For casting BMG, variants of metal mold casting are most commonly used. The method of quenching described in the earliest reports of bulk metallic glass formation in the Pd—Ni—P system—and earlier work on marginally bulk glass forming Pd—Si based alloys—did not involve metal mold casting. For some alloys, direct quenching of remelted pre-alloyed ingots in a fused silica container, especially in combination with fluxing, is still the preferred method for making high-quality BMG samples. However, it is difficult to produce complex shapes by this method, and the dimensional tolerances and surface quality obtained by direct quenching methods are not as good as those obtained by metal mold casting. A relatively simple version of metal mold casting consists of induction melting an pre-alloyed ingot in a fused silica crucible that has an orifice at the bottom, and then applying gas pressure to eject the molten BMG forming alloy into a mold placed beneath the crucible. High vacuum induction melting and argon pressure casting apparatus, with a linear feedthrough for moving the fused quartz crucible from the induction coil to the mold orifice, was found to be very versatile in easily producing different specimen shapes, such as bars, rods, wedges, rings, bar, and “dogbone” tensile specimen. In a laboratory setting—where process conditions are often varied—it is particularly convenient to be able to view the sample through the quartz crucible during melting.
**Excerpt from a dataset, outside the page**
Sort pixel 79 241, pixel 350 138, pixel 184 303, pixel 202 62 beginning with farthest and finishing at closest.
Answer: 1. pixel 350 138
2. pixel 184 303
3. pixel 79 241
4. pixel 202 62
However, because the same quartz crucible is a possible source of oxygen contamination, it may sometimes be preferable to use other crucible materials, such as graphite. More sophisticated casting methods such as suction casting, tilt casting, squeeze casting and cap casting may produce better quality specimens, e.g., because they can more consistently and more uniformly fill the mold and achieve higher cooling rates. In particular, BMG specimens produced by the combination of tilt casting with cap casting or squeeze casting, compared to those produced by conventional tilt casting, have been reported to exhibit larger critical casting diameter and improved ductility.